Хайнэ с тоской пожал плечами – никакой надежды на то, что Онхонто разрешат выбраться за пределы не то что столицы, но даже императорского дворца, не было.
– В городе наверняка продаются пейзажи с видом озера, – сказал он. – Ты купишь для меня один? Я отправлю его с письмом… Можно было бы заказать картину какому-нибудь знаменитому живописцу, но мне кажется, Онхонто больше понравится то, что написано руками простых людей, которые всю жизнь живут в этой провинции.
– Куплю, – пообещал Хатори.
Солнце, перед тем, как исчезнуть за снежными вершинами, расплескало по воде озера багрянец, как никогда сильнее внушавший мысли о сходстве с кровью. Вскоре после этого наступила темнота, быстро наполнившаяся природными звуками – шелестом крыльев, птичьими криками, стрекотом цикад; возле кустов и деревьев вспыхнули зеленоватые огоньки светлячков.

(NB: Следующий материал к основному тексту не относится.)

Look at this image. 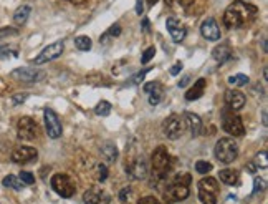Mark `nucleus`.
Here are the masks:
<instances>
[{
    "label": "nucleus",
    "instance_id": "3c124183",
    "mask_svg": "<svg viewBox=\"0 0 268 204\" xmlns=\"http://www.w3.org/2000/svg\"><path fill=\"white\" fill-rule=\"evenodd\" d=\"M156 2H158V0H148V4H149V5H151V7H152V5H154V4H156Z\"/></svg>",
    "mask_w": 268,
    "mask_h": 204
},
{
    "label": "nucleus",
    "instance_id": "4468645a",
    "mask_svg": "<svg viewBox=\"0 0 268 204\" xmlns=\"http://www.w3.org/2000/svg\"><path fill=\"white\" fill-rule=\"evenodd\" d=\"M200 34L204 39L210 40V42H217L220 40V29H218V24L216 19L208 17L202 22L200 25Z\"/></svg>",
    "mask_w": 268,
    "mask_h": 204
},
{
    "label": "nucleus",
    "instance_id": "aec40b11",
    "mask_svg": "<svg viewBox=\"0 0 268 204\" xmlns=\"http://www.w3.org/2000/svg\"><path fill=\"white\" fill-rule=\"evenodd\" d=\"M206 87H207V80H206V78H199V80H197V82L194 83V87H192V88L186 93V100H187V101L199 100L200 96L204 95V91H206Z\"/></svg>",
    "mask_w": 268,
    "mask_h": 204
},
{
    "label": "nucleus",
    "instance_id": "09e8293b",
    "mask_svg": "<svg viewBox=\"0 0 268 204\" xmlns=\"http://www.w3.org/2000/svg\"><path fill=\"white\" fill-rule=\"evenodd\" d=\"M68 2H72V4H82V2H84V0H68Z\"/></svg>",
    "mask_w": 268,
    "mask_h": 204
},
{
    "label": "nucleus",
    "instance_id": "6ab92c4d",
    "mask_svg": "<svg viewBox=\"0 0 268 204\" xmlns=\"http://www.w3.org/2000/svg\"><path fill=\"white\" fill-rule=\"evenodd\" d=\"M186 118V125L189 126V130H190V135L192 136H199L200 135V130H202V120H200V116L199 115H196V113H190V111H187V113L184 115Z\"/></svg>",
    "mask_w": 268,
    "mask_h": 204
},
{
    "label": "nucleus",
    "instance_id": "1a4fd4ad",
    "mask_svg": "<svg viewBox=\"0 0 268 204\" xmlns=\"http://www.w3.org/2000/svg\"><path fill=\"white\" fill-rule=\"evenodd\" d=\"M12 78L18 80V82H24V83H38L42 80L45 78V72L42 70H36V68H28V67H24V68H17L12 72Z\"/></svg>",
    "mask_w": 268,
    "mask_h": 204
},
{
    "label": "nucleus",
    "instance_id": "79ce46f5",
    "mask_svg": "<svg viewBox=\"0 0 268 204\" xmlns=\"http://www.w3.org/2000/svg\"><path fill=\"white\" fill-rule=\"evenodd\" d=\"M26 93H20V95H14V98H12V103L14 105H20V103H24V101L26 100Z\"/></svg>",
    "mask_w": 268,
    "mask_h": 204
},
{
    "label": "nucleus",
    "instance_id": "f8f14e48",
    "mask_svg": "<svg viewBox=\"0 0 268 204\" xmlns=\"http://www.w3.org/2000/svg\"><path fill=\"white\" fill-rule=\"evenodd\" d=\"M63 50H65V45H63V42H55V44L45 47L44 50H42L40 55L34 60V63H35V65H44V63H48V62L55 60V58H58V57L62 55Z\"/></svg>",
    "mask_w": 268,
    "mask_h": 204
},
{
    "label": "nucleus",
    "instance_id": "8fccbe9b",
    "mask_svg": "<svg viewBox=\"0 0 268 204\" xmlns=\"http://www.w3.org/2000/svg\"><path fill=\"white\" fill-rule=\"evenodd\" d=\"M264 78H265V80H268V70H266V68L264 70Z\"/></svg>",
    "mask_w": 268,
    "mask_h": 204
},
{
    "label": "nucleus",
    "instance_id": "a211bd4d",
    "mask_svg": "<svg viewBox=\"0 0 268 204\" xmlns=\"http://www.w3.org/2000/svg\"><path fill=\"white\" fill-rule=\"evenodd\" d=\"M166 27H168L169 35L172 37V40L176 42V44H180V42L186 39L187 30H186V27L182 25L178 19H172V17L168 19V22H166Z\"/></svg>",
    "mask_w": 268,
    "mask_h": 204
},
{
    "label": "nucleus",
    "instance_id": "2eb2a0df",
    "mask_svg": "<svg viewBox=\"0 0 268 204\" xmlns=\"http://www.w3.org/2000/svg\"><path fill=\"white\" fill-rule=\"evenodd\" d=\"M111 197L104 189L101 187H91L83 194V202L84 204H110Z\"/></svg>",
    "mask_w": 268,
    "mask_h": 204
},
{
    "label": "nucleus",
    "instance_id": "a878e982",
    "mask_svg": "<svg viewBox=\"0 0 268 204\" xmlns=\"http://www.w3.org/2000/svg\"><path fill=\"white\" fill-rule=\"evenodd\" d=\"M227 82L232 85V87H245V85H248L250 78L246 77L244 73H237V75H232V77H228Z\"/></svg>",
    "mask_w": 268,
    "mask_h": 204
},
{
    "label": "nucleus",
    "instance_id": "bb28decb",
    "mask_svg": "<svg viewBox=\"0 0 268 204\" xmlns=\"http://www.w3.org/2000/svg\"><path fill=\"white\" fill-rule=\"evenodd\" d=\"M91 39L90 37H86V35H80V37H76L74 39V47L78 48V50H82V52H88L90 48H91Z\"/></svg>",
    "mask_w": 268,
    "mask_h": 204
},
{
    "label": "nucleus",
    "instance_id": "a18cd8bd",
    "mask_svg": "<svg viewBox=\"0 0 268 204\" xmlns=\"http://www.w3.org/2000/svg\"><path fill=\"white\" fill-rule=\"evenodd\" d=\"M189 80H190V77H189V75H186V77L182 78V82H179V87H180V88H184L186 85L189 83Z\"/></svg>",
    "mask_w": 268,
    "mask_h": 204
},
{
    "label": "nucleus",
    "instance_id": "a19ab883",
    "mask_svg": "<svg viewBox=\"0 0 268 204\" xmlns=\"http://www.w3.org/2000/svg\"><path fill=\"white\" fill-rule=\"evenodd\" d=\"M138 204H162V202L156 199L154 196H146V197H142V199H139Z\"/></svg>",
    "mask_w": 268,
    "mask_h": 204
},
{
    "label": "nucleus",
    "instance_id": "0eeeda50",
    "mask_svg": "<svg viewBox=\"0 0 268 204\" xmlns=\"http://www.w3.org/2000/svg\"><path fill=\"white\" fill-rule=\"evenodd\" d=\"M44 118H45L46 135L50 138H53V139L60 138L62 133H63V126H62V121H60V118H58V115L52 108H45Z\"/></svg>",
    "mask_w": 268,
    "mask_h": 204
},
{
    "label": "nucleus",
    "instance_id": "9d476101",
    "mask_svg": "<svg viewBox=\"0 0 268 204\" xmlns=\"http://www.w3.org/2000/svg\"><path fill=\"white\" fill-rule=\"evenodd\" d=\"M224 130L232 136H244L245 135V126L242 118L234 115V113H224V121H222Z\"/></svg>",
    "mask_w": 268,
    "mask_h": 204
},
{
    "label": "nucleus",
    "instance_id": "412c9836",
    "mask_svg": "<svg viewBox=\"0 0 268 204\" xmlns=\"http://www.w3.org/2000/svg\"><path fill=\"white\" fill-rule=\"evenodd\" d=\"M212 57H214V60H216V62L225 63L227 60H230V58H232V50H230L228 45L222 44V45H218V47L214 48V50H212Z\"/></svg>",
    "mask_w": 268,
    "mask_h": 204
},
{
    "label": "nucleus",
    "instance_id": "ddd939ff",
    "mask_svg": "<svg viewBox=\"0 0 268 204\" xmlns=\"http://www.w3.org/2000/svg\"><path fill=\"white\" fill-rule=\"evenodd\" d=\"M126 173L131 179H144L148 176V163L142 156L132 159L130 164L126 166Z\"/></svg>",
    "mask_w": 268,
    "mask_h": 204
},
{
    "label": "nucleus",
    "instance_id": "6e6552de",
    "mask_svg": "<svg viewBox=\"0 0 268 204\" xmlns=\"http://www.w3.org/2000/svg\"><path fill=\"white\" fill-rule=\"evenodd\" d=\"M164 135L169 139H179L182 135H184V120L178 115H170L168 120L164 121Z\"/></svg>",
    "mask_w": 268,
    "mask_h": 204
},
{
    "label": "nucleus",
    "instance_id": "393cba45",
    "mask_svg": "<svg viewBox=\"0 0 268 204\" xmlns=\"http://www.w3.org/2000/svg\"><path fill=\"white\" fill-rule=\"evenodd\" d=\"M4 186L12 187V189H15V191L24 189V182L20 181V178H17V176H14V174L5 176V178H4Z\"/></svg>",
    "mask_w": 268,
    "mask_h": 204
},
{
    "label": "nucleus",
    "instance_id": "c03bdc74",
    "mask_svg": "<svg viewBox=\"0 0 268 204\" xmlns=\"http://www.w3.org/2000/svg\"><path fill=\"white\" fill-rule=\"evenodd\" d=\"M180 70H182V63H180V62H178L172 68H170V75H174V77H176V75H179Z\"/></svg>",
    "mask_w": 268,
    "mask_h": 204
},
{
    "label": "nucleus",
    "instance_id": "20e7f679",
    "mask_svg": "<svg viewBox=\"0 0 268 204\" xmlns=\"http://www.w3.org/2000/svg\"><path fill=\"white\" fill-rule=\"evenodd\" d=\"M216 158L224 164L234 163L238 156V144L234 141L232 138H220L216 144Z\"/></svg>",
    "mask_w": 268,
    "mask_h": 204
},
{
    "label": "nucleus",
    "instance_id": "603ef678",
    "mask_svg": "<svg viewBox=\"0 0 268 204\" xmlns=\"http://www.w3.org/2000/svg\"><path fill=\"white\" fill-rule=\"evenodd\" d=\"M164 2L168 4V5H172V4H174V0H164Z\"/></svg>",
    "mask_w": 268,
    "mask_h": 204
},
{
    "label": "nucleus",
    "instance_id": "f704fd0d",
    "mask_svg": "<svg viewBox=\"0 0 268 204\" xmlns=\"http://www.w3.org/2000/svg\"><path fill=\"white\" fill-rule=\"evenodd\" d=\"M266 186V181L264 178H255L254 181V194H258L260 191H264Z\"/></svg>",
    "mask_w": 268,
    "mask_h": 204
},
{
    "label": "nucleus",
    "instance_id": "de8ad7c7",
    "mask_svg": "<svg viewBox=\"0 0 268 204\" xmlns=\"http://www.w3.org/2000/svg\"><path fill=\"white\" fill-rule=\"evenodd\" d=\"M266 118H268V116H266V110H264V125H265V126L268 125V120H266Z\"/></svg>",
    "mask_w": 268,
    "mask_h": 204
},
{
    "label": "nucleus",
    "instance_id": "c756f323",
    "mask_svg": "<svg viewBox=\"0 0 268 204\" xmlns=\"http://www.w3.org/2000/svg\"><path fill=\"white\" fill-rule=\"evenodd\" d=\"M118 35H121V27L116 24V25H112L103 37H101L100 42H103V44H104V42H108V39H111V37H118Z\"/></svg>",
    "mask_w": 268,
    "mask_h": 204
},
{
    "label": "nucleus",
    "instance_id": "58836bf2",
    "mask_svg": "<svg viewBox=\"0 0 268 204\" xmlns=\"http://www.w3.org/2000/svg\"><path fill=\"white\" fill-rule=\"evenodd\" d=\"M18 30L17 29H12V27H4L0 29V39H5V37H10V35H17Z\"/></svg>",
    "mask_w": 268,
    "mask_h": 204
},
{
    "label": "nucleus",
    "instance_id": "9b49d317",
    "mask_svg": "<svg viewBox=\"0 0 268 204\" xmlns=\"http://www.w3.org/2000/svg\"><path fill=\"white\" fill-rule=\"evenodd\" d=\"M17 135L20 139H35L36 135H38V126H36L35 120H32L28 116H24L20 118L18 123H17Z\"/></svg>",
    "mask_w": 268,
    "mask_h": 204
},
{
    "label": "nucleus",
    "instance_id": "7ed1b4c3",
    "mask_svg": "<svg viewBox=\"0 0 268 204\" xmlns=\"http://www.w3.org/2000/svg\"><path fill=\"white\" fill-rule=\"evenodd\" d=\"M189 182H190V176L184 174L180 178L176 179L172 184L168 186V189L164 191V197L168 202H179L184 201L187 196H189Z\"/></svg>",
    "mask_w": 268,
    "mask_h": 204
},
{
    "label": "nucleus",
    "instance_id": "cd10ccee",
    "mask_svg": "<svg viewBox=\"0 0 268 204\" xmlns=\"http://www.w3.org/2000/svg\"><path fill=\"white\" fill-rule=\"evenodd\" d=\"M94 113L98 115V116H108L111 113V103L110 101H100L98 105H96V108H94Z\"/></svg>",
    "mask_w": 268,
    "mask_h": 204
},
{
    "label": "nucleus",
    "instance_id": "7c9ffc66",
    "mask_svg": "<svg viewBox=\"0 0 268 204\" xmlns=\"http://www.w3.org/2000/svg\"><path fill=\"white\" fill-rule=\"evenodd\" d=\"M254 164L256 166V168H264V169H266V166H268L266 151H260L258 154H256L255 159H254Z\"/></svg>",
    "mask_w": 268,
    "mask_h": 204
},
{
    "label": "nucleus",
    "instance_id": "e433bc0d",
    "mask_svg": "<svg viewBox=\"0 0 268 204\" xmlns=\"http://www.w3.org/2000/svg\"><path fill=\"white\" fill-rule=\"evenodd\" d=\"M156 55V48L154 47H149L146 52H144V55L141 57V63L142 65H146V63H149V60H151V58Z\"/></svg>",
    "mask_w": 268,
    "mask_h": 204
},
{
    "label": "nucleus",
    "instance_id": "39448f33",
    "mask_svg": "<svg viewBox=\"0 0 268 204\" xmlns=\"http://www.w3.org/2000/svg\"><path fill=\"white\" fill-rule=\"evenodd\" d=\"M199 199L202 204H217L218 199V182L216 178H204L199 181Z\"/></svg>",
    "mask_w": 268,
    "mask_h": 204
},
{
    "label": "nucleus",
    "instance_id": "b1692460",
    "mask_svg": "<svg viewBox=\"0 0 268 204\" xmlns=\"http://www.w3.org/2000/svg\"><path fill=\"white\" fill-rule=\"evenodd\" d=\"M101 154L108 161H116L120 153H118V148L114 143H104L103 146H101Z\"/></svg>",
    "mask_w": 268,
    "mask_h": 204
},
{
    "label": "nucleus",
    "instance_id": "f03ea898",
    "mask_svg": "<svg viewBox=\"0 0 268 204\" xmlns=\"http://www.w3.org/2000/svg\"><path fill=\"white\" fill-rule=\"evenodd\" d=\"M152 182H160L168 178L170 169V154L166 146H158L152 151Z\"/></svg>",
    "mask_w": 268,
    "mask_h": 204
},
{
    "label": "nucleus",
    "instance_id": "f257e3e1",
    "mask_svg": "<svg viewBox=\"0 0 268 204\" xmlns=\"http://www.w3.org/2000/svg\"><path fill=\"white\" fill-rule=\"evenodd\" d=\"M256 14H258V9L255 5L244 2V0H235L225 9L224 25L227 29H240V27L250 24L256 17Z\"/></svg>",
    "mask_w": 268,
    "mask_h": 204
},
{
    "label": "nucleus",
    "instance_id": "c9c22d12",
    "mask_svg": "<svg viewBox=\"0 0 268 204\" xmlns=\"http://www.w3.org/2000/svg\"><path fill=\"white\" fill-rule=\"evenodd\" d=\"M18 178H20V181L24 182V184H34V182H35L34 174L28 173V171H22V173L18 174Z\"/></svg>",
    "mask_w": 268,
    "mask_h": 204
},
{
    "label": "nucleus",
    "instance_id": "4be33fe9",
    "mask_svg": "<svg viewBox=\"0 0 268 204\" xmlns=\"http://www.w3.org/2000/svg\"><path fill=\"white\" fill-rule=\"evenodd\" d=\"M30 12H32V9L28 7V5H22V7H18L14 14V22L18 27L25 25L26 20H28V17H30Z\"/></svg>",
    "mask_w": 268,
    "mask_h": 204
},
{
    "label": "nucleus",
    "instance_id": "f3484780",
    "mask_svg": "<svg viewBox=\"0 0 268 204\" xmlns=\"http://www.w3.org/2000/svg\"><path fill=\"white\" fill-rule=\"evenodd\" d=\"M245 95L238 90H227L225 91V105L228 106V110L238 111L245 106Z\"/></svg>",
    "mask_w": 268,
    "mask_h": 204
},
{
    "label": "nucleus",
    "instance_id": "423d86ee",
    "mask_svg": "<svg viewBox=\"0 0 268 204\" xmlns=\"http://www.w3.org/2000/svg\"><path fill=\"white\" fill-rule=\"evenodd\" d=\"M50 184L53 187V191H55L56 194H60L62 197H72L74 194V191H76L74 182L70 179V176L66 174H53Z\"/></svg>",
    "mask_w": 268,
    "mask_h": 204
},
{
    "label": "nucleus",
    "instance_id": "72a5a7b5",
    "mask_svg": "<svg viewBox=\"0 0 268 204\" xmlns=\"http://www.w3.org/2000/svg\"><path fill=\"white\" fill-rule=\"evenodd\" d=\"M96 173H98V174H96V178H98V181H101V182L108 178V168H106L104 164H98V166H96Z\"/></svg>",
    "mask_w": 268,
    "mask_h": 204
},
{
    "label": "nucleus",
    "instance_id": "4c0bfd02",
    "mask_svg": "<svg viewBox=\"0 0 268 204\" xmlns=\"http://www.w3.org/2000/svg\"><path fill=\"white\" fill-rule=\"evenodd\" d=\"M131 196H132V191H131V187H124L121 192H120V199L122 204H130L131 201Z\"/></svg>",
    "mask_w": 268,
    "mask_h": 204
},
{
    "label": "nucleus",
    "instance_id": "5701e85b",
    "mask_svg": "<svg viewBox=\"0 0 268 204\" xmlns=\"http://www.w3.org/2000/svg\"><path fill=\"white\" fill-rule=\"evenodd\" d=\"M218 176H220V181L228 186H234L238 182V171L235 169H222Z\"/></svg>",
    "mask_w": 268,
    "mask_h": 204
},
{
    "label": "nucleus",
    "instance_id": "c85d7f7f",
    "mask_svg": "<svg viewBox=\"0 0 268 204\" xmlns=\"http://www.w3.org/2000/svg\"><path fill=\"white\" fill-rule=\"evenodd\" d=\"M151 68H146V70H142V72H139V73H136V75H132V77L128 80V83L126 85H139V83H142L144 82V78H146V75H148V72Z\"/></svg>",
    "mask_w": 268,
    "mask_h": 204
},
{
    "label": "nucleus",
    "instance_id": "dca6fc26",
    "mask_svg": "<svg viewBox=\"0 0 268 204\" xmlns=\"http://www.w3.org/2000/svg\"><path fill=\"white\" fill-rule=\"evenodd\" d=\"M36 156H38V151H36L35 148L20 146L12 153V161L17 164H26V163H32L34 159H36Z\"/></svg>",
    "mask_w": 268,
    "mask_h": 204
},
{
    "label": "nucleus",
    "instance_id": "473e14b6",
    "mask_svg": "<svg viewBox=\"0 0 268 204\" xmlns=\"http://www.w3.org/2000/svg\"><path fill=\"white\" fill-rule=\"evenodd\" d=\"M160 98H162V88H159L156 91H152V93H149V105H152V106H156Z\"/></svg>",
    "mask_w": 268,
    "mask_h": 204
},
{
    "label": "nucleus",
    "instance_id": "49530a36",
    "mask_svg": "<svg viewBox=\"0 0 268 204\" xmlns=\"http://www.w3.org/2000/svg\"><path fill=\"white\" fill-rule=\"evenodd\" d=\"M142 30L146 32V34L149 32V20H148V19H144V20H142Z\"/></svg>",
    "mask_w": 268,
    "mask_h": 204
},
{
    "label": "nucleus",
    "instance_id": "2f4dec72",
    "mask_svg": "<svg viewBox=\"0 0 268 204\" xmlns=\"http://www.w3.org/2000/svg\"><path fill=\"white\" fill-rule=\"evenodd\" d=\"M196 171L199 174H206L208 171H212V164L208 161H197L196 163Z\"/></svg>",
    "mask_w": 268,
    "mask_h": 204
},
{
    "label": "nucleus",
    "instance_id": "37998d69",
    "mask_svg": "<svg viewBox=\"0 0 268 204\" xmlns=\"http://www.w3.org/2000/svg\"><path fill=\"white\" fill-rule=\"evenodd\" d=\"M136 14L139 15V17H141L142 15V12H144V7H142V0H136Z\"/></svg>",
    "mask_w": 268,
    "mask_h": 204
},
{
    "label": "nucleus",
    "instance_id": "ea45409f",
    "mask_svg": "<svg viewBox=\"0 0 268 204\" xmlns=\"http://www.w3.org/2000/svg\"><path fill=\"white\" fill-rule=\"evenodd\" d=\"M159 88H162V87H160V83H158V82L146 83V85H144V93L149 95V93H152V91H156V90H159Z\"/></svg>",
    "mask_w": 268,
    "mask_h": 204
}]
</instances>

Хатори переоделся, и, усадив брата в экипаж, повёз его домой, где их ждал сытный ужин.
Хайнэ чувствовал себя почти счастливым, и в этот раз без прежней тоски смотрел на изменившуюся фигуру сестры, но после того, как ужин был закончен, и они отправились по своим комнатам, сон долго не шёл к нему.
Наконец, измучившись, Хайнэ поднялся к постели и, выбравшись в коридор, очень тихо и осторожно подполз к дверям в спальню сестры.
На его счастье – или же, наоборот, несчастье – они были чуть приоткрыты, и он имел возможность чутко прислушаться к звукам, доносившимся из темноты.
– Тебе удобно так?
– Да…
Вслед за этим послышались стоны.
Кровь прилила Хайнэ к лицу; он прижал руку ко лбу, пылавшему, как от жара.
В этот раз он не стал подсматривать, но картина, увиденная однажды, и без того запечатлелась в его сознании слишком чётко, и слишком легко воскресала перед глазами во всех деталях.
Печаль и ярость к себе захватили его в равной пропорции. Он стоял, боясь пошевелиться, чтобы не выдать своё присутствие – хотя, быть может, именно сейчас его никто бы и не мог услышать – и бессильные чувства клокотали в нём, как прежде утром клокотала столь же бессильная страсть.
«На чьём месте из них я бы хотел оказаться больше?» – думал Хайнэ, сдерживая жгучие слёзы, и они, не проливаясь, разъедали солью глаза.
Так он промучился, не шевелясь, почти до самого рассвета.
Лишь тогда, когда первые отблески зари, проникая сквозь лёгкие белоснежные занавеси, осветили спальню и коридор нежно-розовым светом, и стало понятно, что двое в комнате давным-давно спят, Хайнэ заковылял по лестнице вниз.
Он вышел в сад, глотая холодный утренний воздух, и отправился к своим цветам.
Выполняя обещание, данное Онхонто, весной он посадил – с мыслями о нём – розы.
Саженцы он купил ещё во время своих бесплодных поисков Хатори в Нижнем Городе.
– Не желаете посадить в своём саду розы, прекрасный господин? – спросила старая торговка, возле прилавка которой он рухнул в изнеможении после многих часов безрезультатных блужданий.
Обращение это согрело душу Хайнэ, хоть он и понимал, что это типичная лесть, предназначенная богатому покупателю. В любом случае, знатных господ в Нижнем Городе не очень-то жаловали, и удивительно было услышать столь доброжелательные слова, которые, к тому же, сразу же напомнили Хайнэ об Онхонто.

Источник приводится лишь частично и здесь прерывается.